HGV2012: Leveraging Next-Generation Technology and Large Datasets to Advance Disease Research
Contract grant sponsors: NIH Training Grant (T32 GM007175); Fudan University; the National Natural Science Foundation of China (C060501);National Genome Research Institute (R13 HG003953); EU Project GEN2PHEN; University of Leicester; McLaughlin Centre at the University of Toronto; Affymetrix; Illumina; Macrogen; Agilent Technologies; BGI Tech Solutions; Wuxi Genome Center (WuXi AppTec); Genesky Biotechnologies; Complete Genomics; Life Technologies; eBiotrade.
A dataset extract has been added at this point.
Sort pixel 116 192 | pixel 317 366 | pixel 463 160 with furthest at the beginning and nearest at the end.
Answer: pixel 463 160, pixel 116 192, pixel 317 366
Correspondence to: Nina Gonzaludo, University of California, San Francisco, Department of Bioengineering & Therapeutic Sciences, Cardiovascular Research Institute, 555 Mission Bay Blvd South, MC-3118, Room 282, San Francisco, California 94158. E-mail: Nina.Gonzaludo@ucsf.edu
The 13th International Meeting on Human Genome Variation and Complex Genome Analysis (HGV2012: Shanghai, China, 6th–8th September 2012) was a stimulating workshop where researchers from academia and industry explored the latest progress, challenges, and opportunities in genome variation research. Key themes included advancements in next-generation sequencing (NGS) technology, investigation of common and rare diseases, employing NGS in the clinic, utilizing large datasets that leverage biobanks and population-specific cohorts, and exploration of genomic features.
The 13th International Meeting on Human Genome Variation and Complex Genome Analysis (HGV2012) was held in Shanghai, China on 6–8 September 2012. Over the 3 days of the meeting, 34 multidisciplinary speakers shared their research in nine sessions (Box 1), interspersed among 100 poster presentations. HGV2012 was attended by 151 participants from 26 countries, with all participants presenting original work (a requirement for attending this meeting). HGV2012 was part of the series of meetings that began in 1998, then entitled “SNPs and Complex Genome Analysis,” in response to the emergence of great interest in SNP research. The first small meeting consisted of approximately 50 investigators who came together for a workshop-style brainstorming and debate in Skokloster, Sweden. Although the number of participants has expanded since then, this meeting maintains its collaborative workshop atmosphere. More information about the meeting, along with abstracts and a program, can be found on the meeting website (http://www.hgvmeeting.org/hgv2012/).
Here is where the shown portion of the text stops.